● TO DO
Reproduce all the entries exactly and keep the pictures out.
━━━━━━━━━━
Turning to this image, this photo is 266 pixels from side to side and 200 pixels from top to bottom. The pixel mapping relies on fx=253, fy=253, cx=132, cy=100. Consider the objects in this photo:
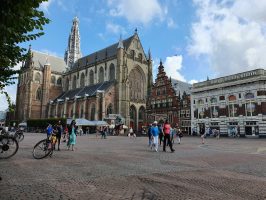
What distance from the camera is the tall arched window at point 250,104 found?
39.2 meters

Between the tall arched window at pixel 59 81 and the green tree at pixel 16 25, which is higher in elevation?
the tall arched window at pixel 59 81

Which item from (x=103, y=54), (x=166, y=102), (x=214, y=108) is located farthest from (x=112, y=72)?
(x=214, y=108)

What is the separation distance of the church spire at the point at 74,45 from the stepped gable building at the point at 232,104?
62.8 meters

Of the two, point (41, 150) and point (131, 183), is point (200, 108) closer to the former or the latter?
point (41, 150)

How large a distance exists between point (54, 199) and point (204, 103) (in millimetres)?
44473

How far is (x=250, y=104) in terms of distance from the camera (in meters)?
39.6

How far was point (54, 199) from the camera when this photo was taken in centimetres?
486

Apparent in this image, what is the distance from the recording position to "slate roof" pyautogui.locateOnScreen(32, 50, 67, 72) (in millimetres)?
84250

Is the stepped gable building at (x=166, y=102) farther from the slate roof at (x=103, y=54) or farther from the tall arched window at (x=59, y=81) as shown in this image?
the tall arched window at (x=59, y=81)

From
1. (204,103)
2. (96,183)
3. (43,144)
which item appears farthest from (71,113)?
(96,183)

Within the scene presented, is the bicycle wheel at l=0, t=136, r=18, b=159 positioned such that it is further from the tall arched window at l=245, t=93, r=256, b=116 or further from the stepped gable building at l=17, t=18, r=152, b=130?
the stepped gable building at l=17, t=18, r=152, b=130

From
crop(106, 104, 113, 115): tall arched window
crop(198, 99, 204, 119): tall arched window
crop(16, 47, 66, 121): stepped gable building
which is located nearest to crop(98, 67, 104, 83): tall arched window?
crop(106, 104, 113, 115): tall arched window

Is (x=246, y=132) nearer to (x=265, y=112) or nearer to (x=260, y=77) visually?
(x=265, y=112)

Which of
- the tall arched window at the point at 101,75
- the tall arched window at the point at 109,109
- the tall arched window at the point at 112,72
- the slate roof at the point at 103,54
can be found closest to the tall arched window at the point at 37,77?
the slate roof at the point at 103,54
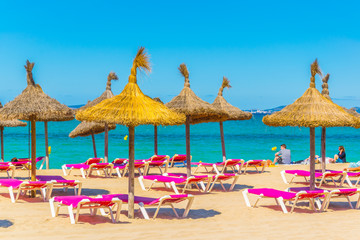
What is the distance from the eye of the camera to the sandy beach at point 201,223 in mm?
5939

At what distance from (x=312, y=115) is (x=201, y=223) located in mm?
2595

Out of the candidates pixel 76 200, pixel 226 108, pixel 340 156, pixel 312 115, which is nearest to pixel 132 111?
pixel 76 200

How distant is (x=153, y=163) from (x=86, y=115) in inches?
227

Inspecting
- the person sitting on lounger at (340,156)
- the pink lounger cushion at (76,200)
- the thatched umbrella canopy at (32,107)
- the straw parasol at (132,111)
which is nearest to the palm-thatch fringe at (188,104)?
the thatched umbrella canopy at (32,107)

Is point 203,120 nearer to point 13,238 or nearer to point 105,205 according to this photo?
point 105,205

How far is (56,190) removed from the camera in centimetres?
986

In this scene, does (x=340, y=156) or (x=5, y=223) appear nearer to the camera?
(x=5, y=223)

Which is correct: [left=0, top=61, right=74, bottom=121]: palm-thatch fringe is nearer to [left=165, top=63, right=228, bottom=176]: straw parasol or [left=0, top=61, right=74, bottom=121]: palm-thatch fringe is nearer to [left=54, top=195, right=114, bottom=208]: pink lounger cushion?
[left=54, top=195, right=114, bottom=208]: pink lounger cushion

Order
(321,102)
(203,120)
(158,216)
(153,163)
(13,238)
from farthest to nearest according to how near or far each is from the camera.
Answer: (203,120)
(153,163)
(321,102)
(158,216)
(13,238)

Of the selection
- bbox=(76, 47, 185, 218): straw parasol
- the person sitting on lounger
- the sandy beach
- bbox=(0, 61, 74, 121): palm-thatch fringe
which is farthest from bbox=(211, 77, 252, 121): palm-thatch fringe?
bbox=(76, 47, 185, 218): straw parasol

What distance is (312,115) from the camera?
794cm

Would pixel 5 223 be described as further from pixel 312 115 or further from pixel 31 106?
pixel 312 115

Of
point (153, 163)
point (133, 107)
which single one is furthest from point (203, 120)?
point (133, 107)

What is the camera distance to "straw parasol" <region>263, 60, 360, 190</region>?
━━━━━━━━━━
● COMPLETED EXERCISE
Turning to this image, this photo is 266 pixels from side to side and 200 pixels from top to bottom. The pixel mapping relies on fx=253, fy=253, cx=132, cy=100. Consider the objects in this photo:
What distance from the camera is the tall arched window at point 250,104 found?
39.2 meters

Between the tall arched window at pixel 59 81 and the green tree at pixel 16 25, which is higher in elevation?
the tall arched window at pixel 59 81

Which item from (x=103, y=54), (x=166, y=102), (x=214, y=108) is located farthest from (x=112, y=72)?
(x=214, y=108)

What is the separation distance of the church spire at the point at 74,45 from the stepped gable building at the point at 232,104?
62.8 meters

Of the two, point (41, 150) and point (131, 183), is point (200, 108) closer to the former or the latter?
point (41, 150)

How large a distance exists between point (54, 199) and point (204, 103) (in millimetres)?
44473

How far is (x=250, y=104) in terms of distance from the camera (in meters)?
39.6

How far was point (54, 199) from the camera when this photo was taken in centimetres?
486

Apparent in this image, what is the distance from the recording position to "slate roof" pyautogui.locateOnScreen(32, 50, 67, 72) (in millimetres)?
84250

Is the stepped gable building at (x=166, y=102) farther from the slate roof at (x=103, y=54) or farther from the tall arched window at (x=59, y=81) as shown in this image?
the tall arched window at (x=59, y=81)

From
1. (204,103)
2. (96,183)
3. (43,144)
which item appears farthest from (71,113)?
(96,183)

Within the scene presented, is the bicycle wheel at l=0, t=136, r=18, b=159 positioned such that it is further from the tall arched window at l=245, t=93, r=256, b=116 or further from the stepped gable building at l=17, t=18, r=152, b=130?
the stepped gable building at l=17, t=18, r=152, b=130

From
crop(106, 104, 113, 115): tall arched window
crop(198, 99, 204, 119): tall arched window
crop(16, 47, 66, 121): stepped gable building
which is located nearest to crop(98, 67, 104, 83): tall arched window?
crop(106, 104, 113, 115): tall arched window

Is (x=246, y=132) nearer to (x=265, y=112) or nearer to (x=260, y=77) visually?
(x=265, y=112)

Which of
- the tall arched window at the point at 101,75
- the tall arched window at the point at 109,109
- the tall arched window at the point at 112,72
- the slate roof at the point at 103,54
can be found closest to the tall arched window at the point at 37,77?
the slate roof at the point at 103,54
What is the distance from the eye of the camera to the sandy beach at point 201,223 in mm?
5939

At what distance from (x=312, y=115) is (x=201, y=223) located in mm?
2595

Out of the candidates pixel 76 200, pixel 226 108, pixel 340 156, pixel 312 115, which is nearest to pixel 132 111?
pixel 76 200

How distant is (x=153, y=163) from (x=86, y=115) in inches?
227

Inspecting
- the person sitting on lounger at (340,156)
- the pink lounger cushion at (76,200)
- the thatched umbrella canopy at (32,107)
- the straw parasol at (132,111)
which is nearest to the palm-thatch fringe at (188,104)?
the thatched umbrella canopy at (32,107)

Is point 203,120 nearer to point 13,238 or nearer to point 105,205 according to this photo?
point 105,205

How far is (56,190) removed from the camera in centimetres?
986

In this scene, does (x=340, y=156) or (x=5, y=223) appear nearer to the camera?
(x=5, y=223)

Which is correct: [left=0, top=61, right=74, bottom=121]: palm-thatch fringe is nearer to [left=165, top=63, right=228, bottom=176]: straw parasol or [left=0, top=61, right=74, bottom=121]: palm-thatch fringe is nearer to [left=54, top=195, right=114, bottom=208]: pink lounger cushion?
[left=54, top=195, right=114, bottom=208]: pink lounger cushion

Order
(321,102)
(203,120)
(158,216)
(153,163)
(13,238)
from farthest to nearest according to how near or far each is from the camera.
Answer: (203,120)
(153,163)
(321,102)
(158,216)
(13,238)

Of the selection
- bbox=(76, 47, 185, 218): straw parasol
- the person sitting on lounger
- the sandy beach
- bbox=(0, 61, 74, 121): palm-thatch fringe
which is farthest from bbox=(211, 77, 252, 121): palm-thatch fringe?
bbox=(76, 47, 185, 218): straw parasol

What distance is (312,115) from the camera?
794cm

Would pixel 5 223 be described as further from pixel 312 115 or further from pixel 31 106?
pixel 312 115

Of
point (153, 163)
point (133, 107)
which single one is furthest from point (203, 120)?
point (133, 107)

What is the camera distance to "straw parasol" <region>263, 60, 360, 190</region>?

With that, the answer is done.